Çalışmaktan başka her şey yasaklanmıştı: sokakta yürümek, eğlenmek, şarkı söylemek, dans etmek, buluşmak, her şey yasaklanmıştı…
1984, G.Orwell
2.Dünya Savaşı sırasında Auschwitz’de veya başka bir toplama kampında bir Yahudi veya Çingene olduğunuzu düşünün. Kafanızı kaldırıp duvara baktığınızda o meşhur Alman özdeyişini görüyorsunuz: “Arbeit macht frei!”. Çalışmak özgürleştirir! Hayatta kalmak için o umuda tutunduğunuzu düşünün; “Yeteri kadar özverili çalışırsam ben, çocuklarım, arkadaşlarım, halkım özgürlüğüne kavuşabilir demek ki.” diye düşünürdünüz. Belki de en çalışkan işçilerden biri olurdunuz. Kendiniz de aynı şeyi tekrarlardınız içinizden; “Çalışmak özgürleştirir!” Günler gelip geçerken artık özgürlüğünüzün çalışmaktan gelmediğini anlardınız ve başka yollar arardınız. İşte o zaman devlet için “kullanışlı” değil “riskli” sıfatı taşımaya başlardınız ve sonunda kendinizi -sabun yapılacağınızı düşünmeden- duş almaya götürülürken bulurdunuz. Bu hikâyenin sonunu hepimiz biliyoruz.

Verilen Malzeme:
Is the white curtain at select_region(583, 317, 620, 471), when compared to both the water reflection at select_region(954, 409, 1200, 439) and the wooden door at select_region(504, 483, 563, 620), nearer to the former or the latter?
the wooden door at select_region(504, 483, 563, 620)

Alıştırma Bölümleri:
A) Okuma metnine göre kamptaki kişi kafasını kaldırıp duvara baktığında hangi Alman özdeyişini görür?
B) Okuma metninde “2.Dünya Savaşı sırasında Auschwitz’de” diye başlayan paragrafı, ana bilgilerini koruyarak daha kısa biçimde yeniden yazın.

Tam Cevaplar:
A) “Arbeit macht frei!” yani “Çalışmak özgürleştirir!” özdeyişini görür.

B) Okurdan, 2. Dünya Savaşı sırasında Auschwitz’de ya da başka bir toplama kampında bir Yahudi veya Çingene olduğunu düşünmesi istenir. Duvarda “Arbeit macht frei!” (Çalışmak özgürleştirir!) özdeyişi vardır. Kişi, hayatta kalmak için özverili çalışırsa kendisinin, çocuklarının, arkadaşlarının ve halkının özgürlüğe kavuşacağı umuduna tutunur. Zamanla özgürlüğün çalışmaktan gelmediğini anlar ve başka yollar arar. Bu durumda devlet için “kullanışlı” değil “riskli” biri olur. Sonunda, sabun yapılacağını düşünmeden, duş almaya götürülürken bulur kendini. Bu hikâyenin sonunu hepimiz biliriz.